Liwei Guo, Vinicius Carvalho, Anush Moorthy, Aditya Mavlankar, Lishan Zhu
This is the second post in a multi-part series from Netflix. See here for Part 1 which provides an overview of our efforts in rebuilding the Netflix video processing pipeline with microservices. This blog dives into the details of building our Video Encoding Service (VES), and shares our learnings.
Cosmos is the next generation media computing platform at Netflix. Combining microservice architecture with asynchronous workflows and serverless functions, Cosmos aims to modernize Netflix’s media processing pipelines with improved flexibility, efficiency, and developer productivity. In the past few years, the video team within Encoding Technologies (ET) has been working on rebuilding the entire video pipeline on Cosmos.
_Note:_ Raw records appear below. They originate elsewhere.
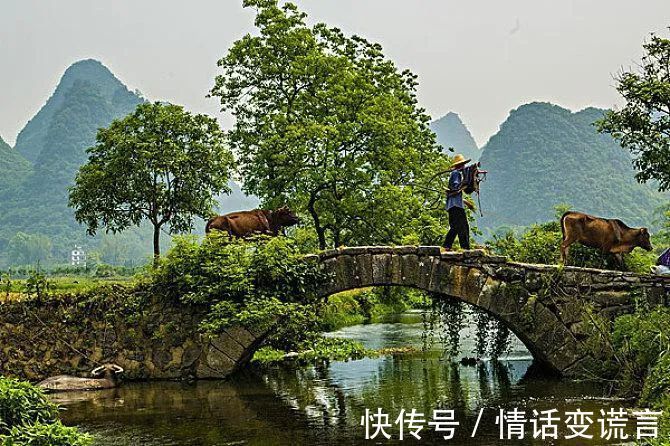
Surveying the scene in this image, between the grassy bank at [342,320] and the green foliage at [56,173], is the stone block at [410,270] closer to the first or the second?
the grassy bank at [342,320]

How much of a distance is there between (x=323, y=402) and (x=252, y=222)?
508 centimetres

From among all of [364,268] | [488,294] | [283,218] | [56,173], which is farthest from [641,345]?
[56,173]

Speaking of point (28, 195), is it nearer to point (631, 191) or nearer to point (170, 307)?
point (631, 191)

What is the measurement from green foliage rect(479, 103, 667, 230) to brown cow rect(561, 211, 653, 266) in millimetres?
71851

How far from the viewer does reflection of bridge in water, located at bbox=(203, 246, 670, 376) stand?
13531 millimetres

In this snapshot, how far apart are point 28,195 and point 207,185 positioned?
82.5 m

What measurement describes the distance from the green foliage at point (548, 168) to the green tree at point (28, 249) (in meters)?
43.8

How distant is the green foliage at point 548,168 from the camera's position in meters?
88.5

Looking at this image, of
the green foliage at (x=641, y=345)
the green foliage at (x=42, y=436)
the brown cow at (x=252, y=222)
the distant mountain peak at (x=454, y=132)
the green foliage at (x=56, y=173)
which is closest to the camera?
the green foliage at (x=42, y=436)

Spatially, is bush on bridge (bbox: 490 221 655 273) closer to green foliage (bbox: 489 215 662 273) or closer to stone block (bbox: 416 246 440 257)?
green foliage (bbox: 489 215 662 273)

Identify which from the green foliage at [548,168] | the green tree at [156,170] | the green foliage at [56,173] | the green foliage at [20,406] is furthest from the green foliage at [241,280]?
the green foliage at [548,168]

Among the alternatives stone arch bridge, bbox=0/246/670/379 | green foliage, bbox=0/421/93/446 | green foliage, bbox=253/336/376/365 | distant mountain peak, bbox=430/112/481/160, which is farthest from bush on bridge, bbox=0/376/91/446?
distant mountain peak, bbox=430/112/481/160

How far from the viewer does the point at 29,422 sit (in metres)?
7.07

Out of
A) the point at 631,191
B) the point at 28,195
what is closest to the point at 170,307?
the point at 631,191
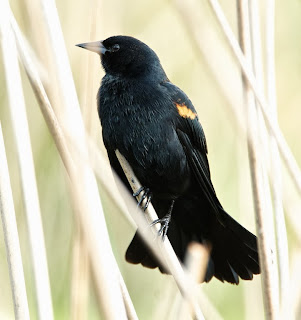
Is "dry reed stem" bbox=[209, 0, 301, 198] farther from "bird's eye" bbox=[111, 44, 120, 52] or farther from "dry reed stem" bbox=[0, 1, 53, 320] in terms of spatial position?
"bird's eye" bbox=[111, 44, 120, 52]

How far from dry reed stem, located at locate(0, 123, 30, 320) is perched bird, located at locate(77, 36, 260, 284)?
2.73ft

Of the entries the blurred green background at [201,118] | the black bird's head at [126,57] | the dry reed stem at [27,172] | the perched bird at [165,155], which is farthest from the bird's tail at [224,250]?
the dry reed stem at [27,172]

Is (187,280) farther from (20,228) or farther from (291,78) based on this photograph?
(291,78)

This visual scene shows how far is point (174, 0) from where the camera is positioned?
5.79 ft

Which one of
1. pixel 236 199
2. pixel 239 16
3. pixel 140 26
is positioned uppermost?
pixel 140 26

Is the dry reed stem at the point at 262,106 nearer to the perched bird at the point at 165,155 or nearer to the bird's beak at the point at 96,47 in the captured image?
the perched bird at the point at 165,155

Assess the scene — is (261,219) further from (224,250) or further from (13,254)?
(224,250)

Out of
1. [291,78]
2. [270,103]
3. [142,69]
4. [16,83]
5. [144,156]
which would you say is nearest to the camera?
[16,83]

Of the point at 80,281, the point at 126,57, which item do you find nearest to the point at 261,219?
the point at 80,281

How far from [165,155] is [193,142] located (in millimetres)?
160

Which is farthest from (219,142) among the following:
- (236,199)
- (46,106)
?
(46,106)

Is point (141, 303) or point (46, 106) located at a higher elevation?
point (46, 106)

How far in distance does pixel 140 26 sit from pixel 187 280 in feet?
4.92

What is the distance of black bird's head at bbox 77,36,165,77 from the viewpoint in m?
2.38
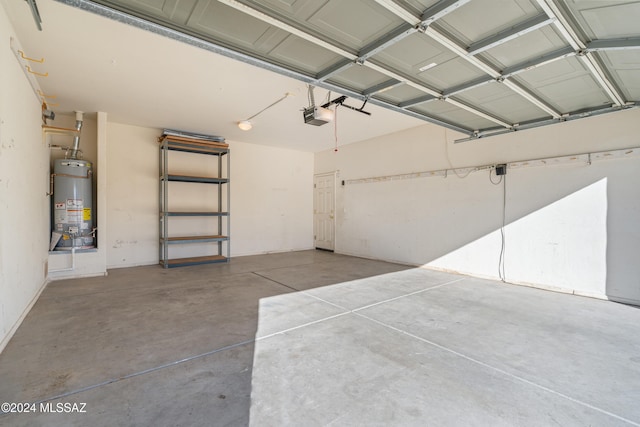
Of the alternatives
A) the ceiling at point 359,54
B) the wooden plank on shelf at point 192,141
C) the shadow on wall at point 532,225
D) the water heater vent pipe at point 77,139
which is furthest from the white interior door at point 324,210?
the water heater vent pipe at point 77,139

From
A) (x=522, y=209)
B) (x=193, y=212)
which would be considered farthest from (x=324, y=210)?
(x=522, y=209)

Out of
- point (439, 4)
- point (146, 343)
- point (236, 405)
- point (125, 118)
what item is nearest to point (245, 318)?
point (146, 343)

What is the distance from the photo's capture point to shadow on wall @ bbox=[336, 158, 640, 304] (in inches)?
147

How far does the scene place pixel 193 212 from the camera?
611cm

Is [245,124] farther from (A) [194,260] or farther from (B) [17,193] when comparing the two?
(B) [17,193]

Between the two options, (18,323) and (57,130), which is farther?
(57,130)

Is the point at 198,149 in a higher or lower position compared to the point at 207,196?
higher

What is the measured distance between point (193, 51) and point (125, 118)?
3307mm

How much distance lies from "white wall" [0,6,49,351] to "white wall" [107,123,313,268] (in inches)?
71.6

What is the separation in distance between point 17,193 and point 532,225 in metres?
6.60

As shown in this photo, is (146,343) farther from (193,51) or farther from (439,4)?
(439,4)

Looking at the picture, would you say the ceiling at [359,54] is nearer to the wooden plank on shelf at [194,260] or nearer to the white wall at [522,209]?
the white wall at [522,209]

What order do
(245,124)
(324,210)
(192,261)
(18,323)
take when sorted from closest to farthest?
(18,323)
(245,124)
(192,261)
(324,210)

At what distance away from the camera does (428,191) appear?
587 cm
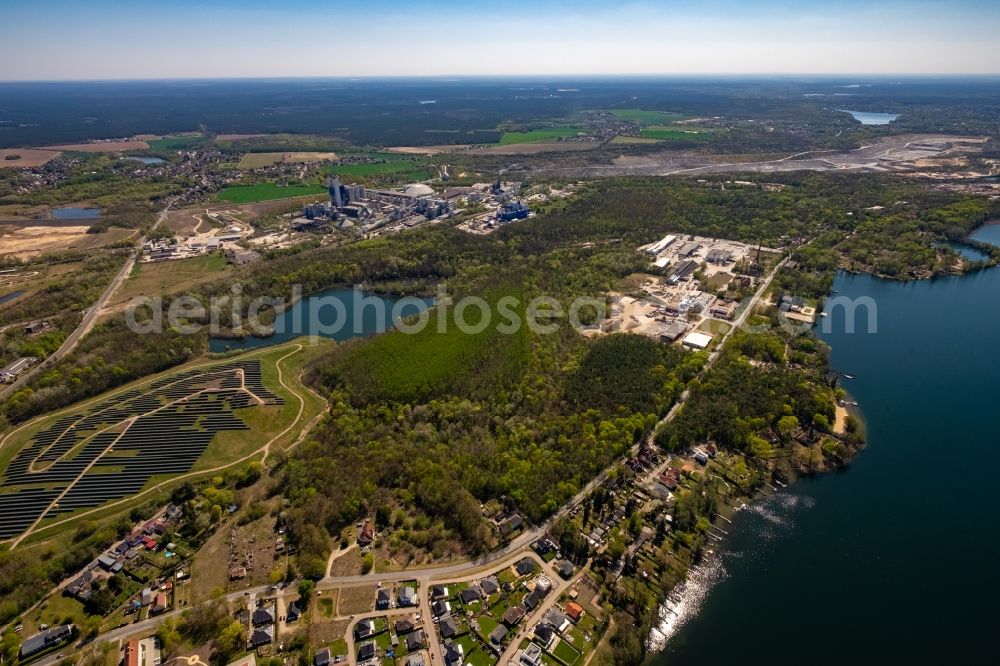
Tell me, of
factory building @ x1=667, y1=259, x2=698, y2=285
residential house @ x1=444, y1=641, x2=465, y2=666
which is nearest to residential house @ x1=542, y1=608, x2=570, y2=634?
residential house @ x1=444, y1=641, x2=465, y2=666

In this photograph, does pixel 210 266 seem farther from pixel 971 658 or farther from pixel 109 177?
pixel 971 658

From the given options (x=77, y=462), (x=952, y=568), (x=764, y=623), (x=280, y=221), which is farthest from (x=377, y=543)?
(x=280, y=221)

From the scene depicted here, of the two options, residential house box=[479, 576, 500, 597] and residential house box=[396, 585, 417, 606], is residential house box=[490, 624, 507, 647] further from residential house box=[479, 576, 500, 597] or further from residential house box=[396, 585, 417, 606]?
residential house box=[396, 585, 417, 606]

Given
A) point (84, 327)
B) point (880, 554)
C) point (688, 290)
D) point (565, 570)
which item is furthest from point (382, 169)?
point (880, 554)

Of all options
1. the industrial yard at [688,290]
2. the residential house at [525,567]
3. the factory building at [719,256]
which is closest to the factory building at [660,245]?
the industrial yard at [688,290]

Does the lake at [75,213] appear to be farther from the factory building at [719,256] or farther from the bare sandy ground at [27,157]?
the factory building at [719,256]

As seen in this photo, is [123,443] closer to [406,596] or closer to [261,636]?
[261,636]
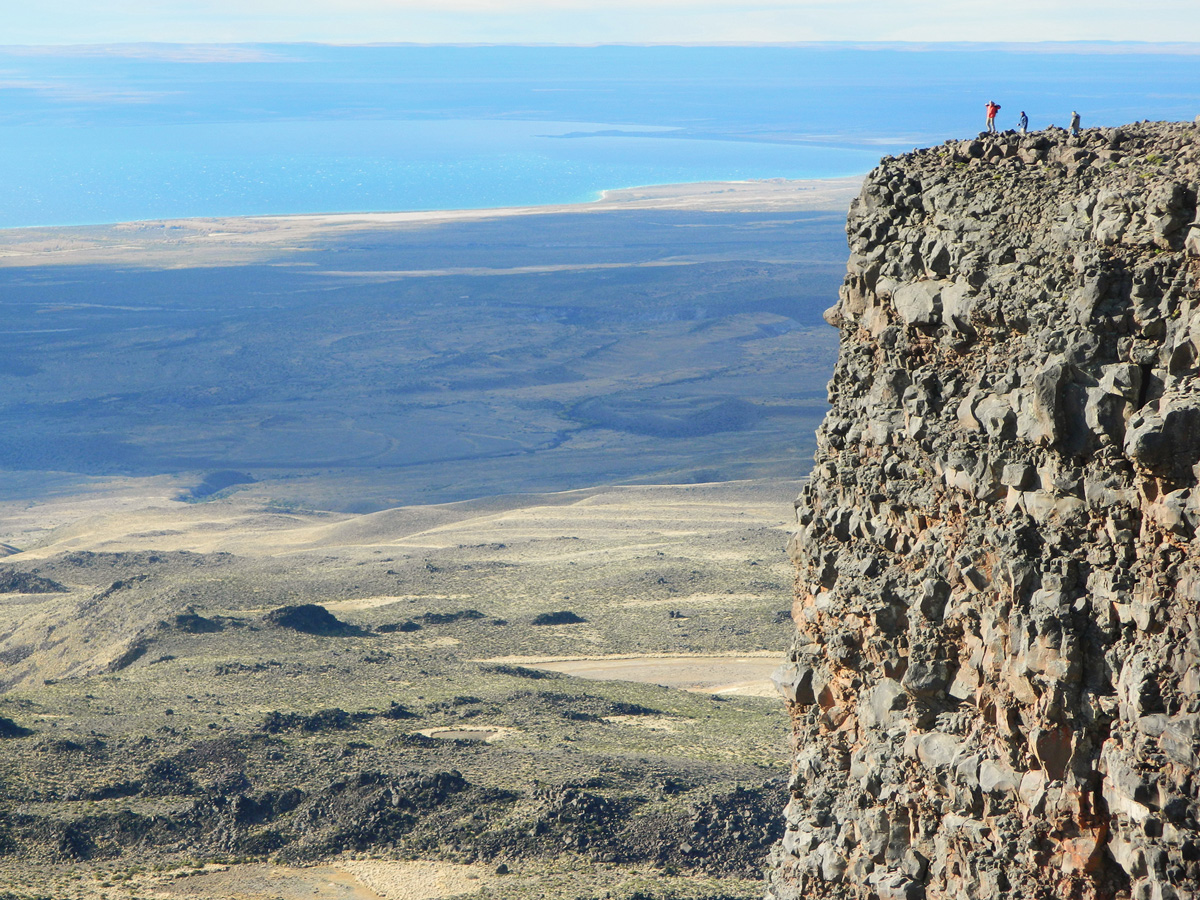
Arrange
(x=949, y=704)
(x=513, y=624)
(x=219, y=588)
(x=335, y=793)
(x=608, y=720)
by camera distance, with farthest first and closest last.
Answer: (x=219, y=588)
(x=513, y=624)
(x=608, y=720)
(x=335, y=793)
(x=949, y=704)

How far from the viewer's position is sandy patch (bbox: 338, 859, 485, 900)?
20.8m

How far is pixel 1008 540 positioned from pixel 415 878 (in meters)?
15.3

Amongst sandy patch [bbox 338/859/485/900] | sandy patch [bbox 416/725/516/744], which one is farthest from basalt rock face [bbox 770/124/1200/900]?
sandy patch [bbox 416/725/516/744]

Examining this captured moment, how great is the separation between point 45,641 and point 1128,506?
3893cm

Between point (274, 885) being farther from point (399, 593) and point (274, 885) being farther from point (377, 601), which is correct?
point (399, 593)

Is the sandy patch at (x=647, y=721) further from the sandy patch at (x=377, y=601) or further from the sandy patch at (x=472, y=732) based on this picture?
the sandy patch at (x=377, y=601)

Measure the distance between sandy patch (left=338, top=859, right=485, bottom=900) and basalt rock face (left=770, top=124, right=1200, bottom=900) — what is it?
10983 mm

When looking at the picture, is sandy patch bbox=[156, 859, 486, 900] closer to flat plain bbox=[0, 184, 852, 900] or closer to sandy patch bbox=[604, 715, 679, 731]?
flat plain bbox=[0, 184, 852, 900]

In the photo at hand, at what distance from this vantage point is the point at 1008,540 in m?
8.67

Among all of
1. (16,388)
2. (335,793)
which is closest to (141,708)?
(335,793)

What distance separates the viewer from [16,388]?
109500 millimetres

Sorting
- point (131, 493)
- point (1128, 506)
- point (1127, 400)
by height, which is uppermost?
point (1127, 400)

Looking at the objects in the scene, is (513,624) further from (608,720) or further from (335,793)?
(335,793)

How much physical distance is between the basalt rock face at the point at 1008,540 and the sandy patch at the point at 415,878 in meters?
11.0
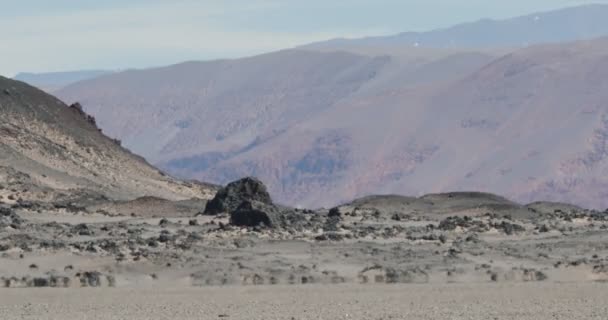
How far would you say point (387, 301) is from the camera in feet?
103

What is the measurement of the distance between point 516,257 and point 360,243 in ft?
15.3

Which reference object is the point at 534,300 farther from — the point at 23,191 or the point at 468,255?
the point at 23,191

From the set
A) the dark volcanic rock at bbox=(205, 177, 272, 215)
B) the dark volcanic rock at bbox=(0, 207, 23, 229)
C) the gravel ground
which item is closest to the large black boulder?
the dark volcanic rock at bbox=(0, 207, 23, 229)

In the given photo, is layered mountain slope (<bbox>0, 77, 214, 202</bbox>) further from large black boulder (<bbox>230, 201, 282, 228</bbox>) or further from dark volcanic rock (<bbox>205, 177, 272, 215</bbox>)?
large black boulder (<bbox>230, 201, 282, 228</bbox>)

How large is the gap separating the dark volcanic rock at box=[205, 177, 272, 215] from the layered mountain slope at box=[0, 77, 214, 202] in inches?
450

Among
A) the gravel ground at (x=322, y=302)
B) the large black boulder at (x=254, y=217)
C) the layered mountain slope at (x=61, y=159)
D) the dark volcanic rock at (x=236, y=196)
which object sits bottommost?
the gravel ground at (x=322, y=302)

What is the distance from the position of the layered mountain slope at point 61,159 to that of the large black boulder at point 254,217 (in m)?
19.0

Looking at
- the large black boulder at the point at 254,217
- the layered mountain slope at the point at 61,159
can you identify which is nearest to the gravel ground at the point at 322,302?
the large black boulder at the point at 254,217

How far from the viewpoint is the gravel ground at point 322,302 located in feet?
94.6

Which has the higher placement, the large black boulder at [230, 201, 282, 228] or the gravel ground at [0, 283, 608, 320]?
the large black boulder at [230, 201, 282, 228]

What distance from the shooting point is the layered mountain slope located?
223ft

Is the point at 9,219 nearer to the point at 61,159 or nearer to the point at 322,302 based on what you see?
the point at 322,302

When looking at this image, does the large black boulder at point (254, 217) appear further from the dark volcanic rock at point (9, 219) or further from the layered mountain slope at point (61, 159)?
the layered mountain slope at point (61, 159)

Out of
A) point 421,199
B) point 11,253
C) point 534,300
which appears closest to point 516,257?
point 534,300
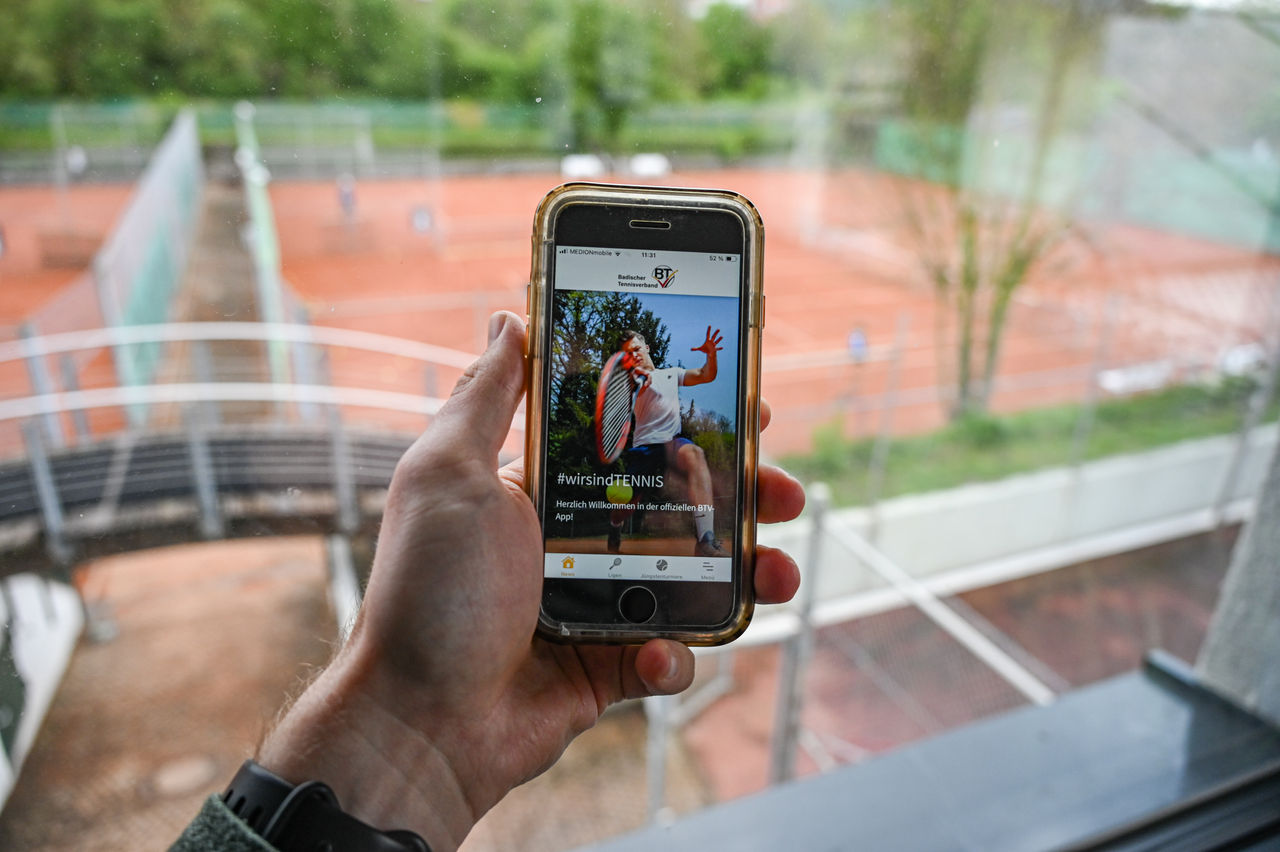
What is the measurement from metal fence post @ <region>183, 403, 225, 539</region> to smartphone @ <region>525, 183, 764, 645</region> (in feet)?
1.21

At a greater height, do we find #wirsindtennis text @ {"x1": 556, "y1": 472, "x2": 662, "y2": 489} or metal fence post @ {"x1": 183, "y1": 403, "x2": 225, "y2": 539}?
#wirsindtennis text @ {"x1": 556, "y1": 472, "x2": 662, "y2": 489}

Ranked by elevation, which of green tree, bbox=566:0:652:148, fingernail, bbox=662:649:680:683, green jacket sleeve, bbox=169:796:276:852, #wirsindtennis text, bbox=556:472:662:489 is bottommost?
fingernail, bbox=662:649:680:683

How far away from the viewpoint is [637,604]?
47cm

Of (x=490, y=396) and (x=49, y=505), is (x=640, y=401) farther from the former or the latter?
(x=49, y=505)

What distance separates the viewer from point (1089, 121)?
2408 mm

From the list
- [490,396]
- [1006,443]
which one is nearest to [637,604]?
[490,396]

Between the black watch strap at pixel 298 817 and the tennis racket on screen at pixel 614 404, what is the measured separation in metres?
0.22

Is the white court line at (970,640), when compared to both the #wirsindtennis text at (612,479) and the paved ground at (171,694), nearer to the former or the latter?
the paved ground at (171,694)

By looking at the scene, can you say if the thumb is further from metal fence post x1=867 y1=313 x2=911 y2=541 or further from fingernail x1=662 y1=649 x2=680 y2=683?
metal fence post x1=867 y1=313 x2=911 y2=541

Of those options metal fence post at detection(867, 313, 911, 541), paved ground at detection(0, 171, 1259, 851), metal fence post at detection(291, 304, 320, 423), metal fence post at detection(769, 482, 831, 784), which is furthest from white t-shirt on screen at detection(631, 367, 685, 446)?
metal fence post at detection(867, 313, 911, 541)

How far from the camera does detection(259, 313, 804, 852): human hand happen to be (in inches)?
16.0

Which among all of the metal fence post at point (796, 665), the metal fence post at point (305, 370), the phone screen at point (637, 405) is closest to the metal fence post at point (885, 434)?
the metal fence post at point (796, 665)

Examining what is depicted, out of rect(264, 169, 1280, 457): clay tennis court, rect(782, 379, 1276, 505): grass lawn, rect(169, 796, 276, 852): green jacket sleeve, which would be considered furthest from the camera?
rect(782, 379, 1276, 505): grass lawn

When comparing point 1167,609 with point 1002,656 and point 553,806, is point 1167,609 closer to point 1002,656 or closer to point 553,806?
point 1002,656
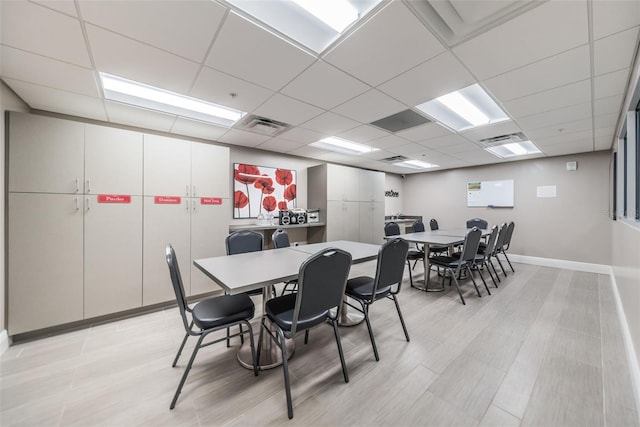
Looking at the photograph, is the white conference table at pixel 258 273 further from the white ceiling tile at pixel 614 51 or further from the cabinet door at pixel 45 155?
the white ceiling tile at pixel 614 51

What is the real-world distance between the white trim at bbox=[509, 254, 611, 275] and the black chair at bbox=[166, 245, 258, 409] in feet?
21.3

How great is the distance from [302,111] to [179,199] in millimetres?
2058

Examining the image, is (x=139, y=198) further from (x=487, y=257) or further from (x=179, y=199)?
(x=487, y=257)

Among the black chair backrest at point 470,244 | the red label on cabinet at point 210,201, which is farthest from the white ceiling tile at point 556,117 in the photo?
the red label on cabinet at point 210,201

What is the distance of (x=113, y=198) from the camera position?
9.33 ft

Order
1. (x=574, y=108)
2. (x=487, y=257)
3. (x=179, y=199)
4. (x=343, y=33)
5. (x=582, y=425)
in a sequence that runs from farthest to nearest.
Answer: (x=487, y=257) < (x=179, y=199) < (x=574, y=108) < (x=343, y=33) < (x=582, y=425)

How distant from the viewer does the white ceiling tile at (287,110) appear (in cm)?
269

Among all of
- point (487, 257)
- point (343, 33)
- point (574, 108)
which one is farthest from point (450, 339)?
point (574, 108)

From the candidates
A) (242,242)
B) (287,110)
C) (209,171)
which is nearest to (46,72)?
(209,171)

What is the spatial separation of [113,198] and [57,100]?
1.13 metres

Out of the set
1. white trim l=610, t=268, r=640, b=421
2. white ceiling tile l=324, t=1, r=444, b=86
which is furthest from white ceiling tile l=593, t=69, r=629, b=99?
white trim l=610, t=268, r=640, b=421

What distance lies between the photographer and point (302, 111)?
2.96 m

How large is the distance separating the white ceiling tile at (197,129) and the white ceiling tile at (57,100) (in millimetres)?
791

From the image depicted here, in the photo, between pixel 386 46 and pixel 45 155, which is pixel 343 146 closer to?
pixel 386 46
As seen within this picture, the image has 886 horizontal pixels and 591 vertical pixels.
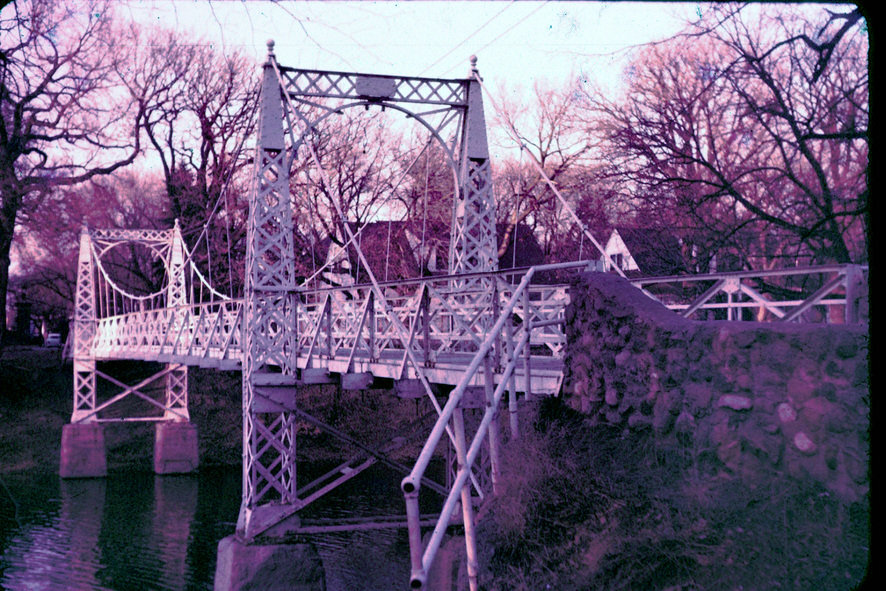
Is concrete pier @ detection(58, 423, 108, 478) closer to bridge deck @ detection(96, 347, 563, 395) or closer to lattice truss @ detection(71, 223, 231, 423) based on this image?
lattice truss @ detection(71, 223, 231, 423)

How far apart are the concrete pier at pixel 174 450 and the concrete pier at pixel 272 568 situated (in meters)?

This new pipeline is composed of a number of microservices, each dedicated to a single functionality. One such microservice is Video Encoding Service (VES). Encoding is an essential component of the video pipeline. At a high level, it takes an ingested mezzanine and encodes it into a video stream that is suitable for Netflix streaming or serves some studio/production use case. In the case of Netflix, there are a number of requirements for this service:
In this tech blog, we will walk through how we built VES to achieve the above goals and will share a number of lessons we learned from building microservices. Please note that for simplicity, we have chosen to omit certain Netflix-specific details that are not integral to the primary message of this blog post.
A Cosmos microservice consists of three layers: an API layer (Optimus) that takes in requests, a workflow layer (Plato) that orchestrates the media processing flows, and a serverless computing layer (Stratum) that processes the media. These three layers communicate asynchronously through a home-grown, priority-based messaging system called Timestone. We chose Protobuf as the payload format for its high efficiency and mature cross-platform support.
To help service developers get a head start, the Cosmos platform provides a powerful service generator. This generator features an intuitive UI. With a few clicks, it creates a basic yet complete Cosmos service: code repositories for all 3 layers are created; all platform capabilities, including discovery, logging, tracing, etc., are enabled; release pipelines are set up and dashboards are readily accessible. We can immediately start adding video encoding logic and deploy the service to the cloud for experimentation.
As the API layer, Optimus serves as the gateway into VES, meaning service users can only interact with VES through Optimus. The defined API interface is a strong contract between VES and the external world. As long as the API is stable, users are shielded from internal changes in VES. This decoupling is instrumental in enabling faster iterations of VES internals.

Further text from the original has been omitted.